The good part was that they were quite enthusiastic with the idea of choosing traditional heirlooms instead of commercial varieties, the use of aromatic herbs to limit the orchard was promptly accepted, as was the plantation of other species besides fruit trees (as fruit shrubs, herbs and plants that attract pollinators. Though I didn't explain in detail what food forests are, I spoke about the use of plants that either repel nasty insects or attract good ones, or that are beneficial for the fruit trees in other ways. But they weren't very sympathetic with the idea of grafting edibles into the existing ornamentals — well, the agronomist and the landscape architect weren't, but the representatives of the Participatory Budget thought it would be great to graft and to start doing it even before the planting begins —. We also explained it would be good to plant ahead some nutrient giving plants and nitrogen fixers to prepare the soil for the actual plantation, just to learn that the "job" has to be done in one go, once the contractor comes in they'll do all the work that has to be done, no possibility of first this and then that. Say again, contractor?? The creation of the orchard is seen as an "enterprise" that has to follow the normal procedures of municipal constructions.
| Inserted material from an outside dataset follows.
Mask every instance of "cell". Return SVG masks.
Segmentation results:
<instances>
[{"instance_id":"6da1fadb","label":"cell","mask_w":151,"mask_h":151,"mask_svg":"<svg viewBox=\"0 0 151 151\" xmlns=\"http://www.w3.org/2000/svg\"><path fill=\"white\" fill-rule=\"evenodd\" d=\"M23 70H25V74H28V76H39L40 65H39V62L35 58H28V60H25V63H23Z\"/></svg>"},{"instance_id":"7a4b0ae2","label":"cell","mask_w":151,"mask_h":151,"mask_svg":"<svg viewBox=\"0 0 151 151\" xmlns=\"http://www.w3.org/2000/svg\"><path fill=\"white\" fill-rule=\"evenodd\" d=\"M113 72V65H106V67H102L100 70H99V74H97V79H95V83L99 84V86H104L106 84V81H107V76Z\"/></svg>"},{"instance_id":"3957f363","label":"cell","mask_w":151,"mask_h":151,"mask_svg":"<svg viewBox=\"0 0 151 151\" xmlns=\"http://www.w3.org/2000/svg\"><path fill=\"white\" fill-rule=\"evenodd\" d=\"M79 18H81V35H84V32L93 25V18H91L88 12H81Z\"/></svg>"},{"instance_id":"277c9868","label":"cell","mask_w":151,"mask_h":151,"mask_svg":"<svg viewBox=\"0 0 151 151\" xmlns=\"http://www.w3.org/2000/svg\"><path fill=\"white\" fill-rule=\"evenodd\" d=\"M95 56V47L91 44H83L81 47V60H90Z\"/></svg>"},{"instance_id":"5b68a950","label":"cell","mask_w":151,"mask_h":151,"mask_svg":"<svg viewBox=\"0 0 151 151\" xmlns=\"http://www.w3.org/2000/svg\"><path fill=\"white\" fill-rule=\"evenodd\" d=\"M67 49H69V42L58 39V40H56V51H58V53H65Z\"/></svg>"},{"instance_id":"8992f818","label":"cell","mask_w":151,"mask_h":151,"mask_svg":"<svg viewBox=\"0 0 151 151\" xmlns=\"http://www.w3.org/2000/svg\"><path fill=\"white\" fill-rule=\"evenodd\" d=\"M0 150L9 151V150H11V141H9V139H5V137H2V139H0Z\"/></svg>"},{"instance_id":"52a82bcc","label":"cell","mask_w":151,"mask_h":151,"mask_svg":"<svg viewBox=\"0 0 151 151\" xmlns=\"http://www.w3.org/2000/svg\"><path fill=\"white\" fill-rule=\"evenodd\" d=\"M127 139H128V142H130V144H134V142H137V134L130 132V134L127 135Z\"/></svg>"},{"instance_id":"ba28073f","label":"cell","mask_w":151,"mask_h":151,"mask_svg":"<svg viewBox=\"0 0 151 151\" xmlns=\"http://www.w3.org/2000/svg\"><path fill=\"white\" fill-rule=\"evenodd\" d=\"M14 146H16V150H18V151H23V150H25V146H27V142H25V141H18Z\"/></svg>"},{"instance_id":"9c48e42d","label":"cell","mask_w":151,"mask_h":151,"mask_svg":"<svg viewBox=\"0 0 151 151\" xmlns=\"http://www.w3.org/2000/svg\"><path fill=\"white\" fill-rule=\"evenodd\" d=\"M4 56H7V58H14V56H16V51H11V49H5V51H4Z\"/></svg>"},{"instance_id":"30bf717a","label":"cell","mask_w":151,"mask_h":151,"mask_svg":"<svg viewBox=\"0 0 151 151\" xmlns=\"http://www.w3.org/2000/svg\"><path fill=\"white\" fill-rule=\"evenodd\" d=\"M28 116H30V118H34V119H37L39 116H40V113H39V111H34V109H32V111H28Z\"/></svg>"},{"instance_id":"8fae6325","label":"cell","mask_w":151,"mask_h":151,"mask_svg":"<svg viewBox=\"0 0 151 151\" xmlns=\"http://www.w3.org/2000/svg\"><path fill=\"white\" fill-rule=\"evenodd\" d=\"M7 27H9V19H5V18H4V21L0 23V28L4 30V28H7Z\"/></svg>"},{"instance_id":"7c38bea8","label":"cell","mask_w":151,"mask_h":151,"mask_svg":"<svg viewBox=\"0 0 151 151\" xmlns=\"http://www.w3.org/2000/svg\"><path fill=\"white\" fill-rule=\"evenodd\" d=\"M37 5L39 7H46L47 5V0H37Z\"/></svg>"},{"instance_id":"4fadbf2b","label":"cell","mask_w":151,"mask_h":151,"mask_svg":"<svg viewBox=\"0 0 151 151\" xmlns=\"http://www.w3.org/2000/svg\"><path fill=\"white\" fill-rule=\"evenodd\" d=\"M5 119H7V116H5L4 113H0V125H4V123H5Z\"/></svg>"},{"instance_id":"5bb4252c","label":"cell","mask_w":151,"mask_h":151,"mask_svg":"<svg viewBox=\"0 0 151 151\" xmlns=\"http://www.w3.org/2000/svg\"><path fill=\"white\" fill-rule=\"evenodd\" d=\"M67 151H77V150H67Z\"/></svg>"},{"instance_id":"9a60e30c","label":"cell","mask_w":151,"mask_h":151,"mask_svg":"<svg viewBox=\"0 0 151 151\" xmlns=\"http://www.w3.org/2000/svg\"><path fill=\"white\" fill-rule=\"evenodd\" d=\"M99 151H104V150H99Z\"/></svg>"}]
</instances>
I was imagining we could deliver a detailed budget along with the design and would then get a sum to put the orchard together. Well, no! As we're talking about public money, once the design is done there must be a public contest for choosing the contractor. So everything, from trees, to bushes, to digging the holes to put the trees, is going to be purchased by the city along with the execution of the needed works to a company that is fit for public contracts. I understand the need to ensure the sound management of public money. Absolutely! But there is also a sort of waste in this method, as the hole digging is a clear example... Can't the volunteers dig themselves? Well, that, it seems, is due to security concerns. The city doesn't want liability issues...
Hummm... it just makes it necessary to be extra detailed in the project plan, for instance, by stating exactly tree varieties (the name of the heirloom and maybe even where to find it!), all the specificities of plants and be very precise in what and how we want the orchard to be (so there's a lot of work ahead!).
What does this mean in terms of schedule? To develop the design, open the public contest and wait for the whole process to take its time, means that we won't be planting before the end of the winter. But we want very much to start the orchard before that. Anyway, we're trying to show why it is important to start early with the preparation of the soil, and hopefully we can start in the end of summer.
Unfortunately, as for the grafting of edibles into the ornamentals, we've learned with Nicola that we need to collect the branches at an earlier time and keep them (cool) until early spring to be able to graft them. So it won't be possible or advisable to graft before the winter as we were hoping to. We'll have to figure out how to keep the orchard in motion while we're waiting for plantation time! This means that if YOU have any ideas, please let us know!!